Mrs. Frémont, hoping she could stay Lincoln’s hand, went immediately to the White House. She found the president adamant in his position; he annoyed her still further when he said condescendingly, “You are quite a female politician.” Lincoln told John Hay afterward that Mrs. Frémont had pressed him so hard that it was all he could do to avoid having an open quarrel with her.

(Mrs. Frémont, hearing of this many years later, wrote: “Strange, isn’t it, that when a man expresses a conviction fearlessly, he is reported as having made a trenchant and forceful statement, but when a woman speaks thus earnestly, she is reported as a lady who has lost her temper.”)

His emancipation order revoked, John C. Frémont’s career in public life abruptly ended soon after, but Jessie Frémont was just beginning a prolific and successful career of her own as a writer. Her first work, an account of the early months of the Civil War in Missouri, appeared in 1863. It included a passage in which Mrs. Frémont said she hoped readers would not think it “unwomanly” of her to publish a book, but, she added, “the restraints of ordinary times do not apply now.”

During the financial crisis of the 1870s, the Frémonts lost what remained of their once vast fortune. Throughout the next two decades, as they struggled on the edge of poverty, Jessie kept them afloat with the income from her many books and magazine articles. After John’s death in 1891, newspapers ran articles about the Great Pathfinder’s widow, now living in destitution.

Stored data »
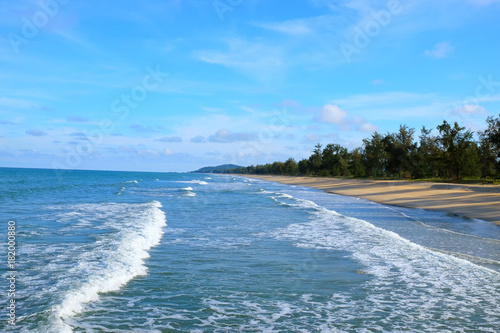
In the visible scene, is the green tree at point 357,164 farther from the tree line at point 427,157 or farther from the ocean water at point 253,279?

Goals »
1. Please copy the passage on Jessie Frémont word for word, starting at "During the financial" and ending at "living in destitution.".
2. Carry on the passage about Jessie Frémont from the point where it stops.

Answers to the exercise »
1.
During the financial crisis of the 1870s, the Frémonts lost what remained of their once vast fortune. Throughout the next two decades, as they struggled on the edge of poverty, Jessie kept them afloat with the income from her many books and magazine articles. After John’s death in 1891, newspapers ran articles about the Great Pathfinder’s widow, now living in destitution.

2.
Embarrassed, the California legislature voted her a pension, and some Los Angeles women raised money to build a house for her in their city. Jessie Frémont died there on December 27, 1902, her death mourned as the passing of a vanished West.9

The house and gardens at Black Point were seized by the federal government during the Civil War and demolished to build earthworks and an artillery battery. The Frémonts, still on the East Coast, were not informed, and Jessie learned only when a Union officer she met at a party happened to mention it in casual conversation. (“Your boys’ room was so pretty I hated to put soldiers in it,” he said, “still more to tear down the walls, where you had pasted pictures of ships and horses and written verses.”) Throughout the rest of her life she tried unsuccessfully to recover the property, which became part of Fort Mason. For more than a century, no trace of her gardens was thought to survive, but in 2010, horticultural experts identified a rosebush that is believed to date from the Frémonts’ occupancy.10

The “Gray Eagle,” Senator Edward D. Baker, was killed at Ball’s Bluff, Virginia, in October 1861, at the head of the First California Regiment.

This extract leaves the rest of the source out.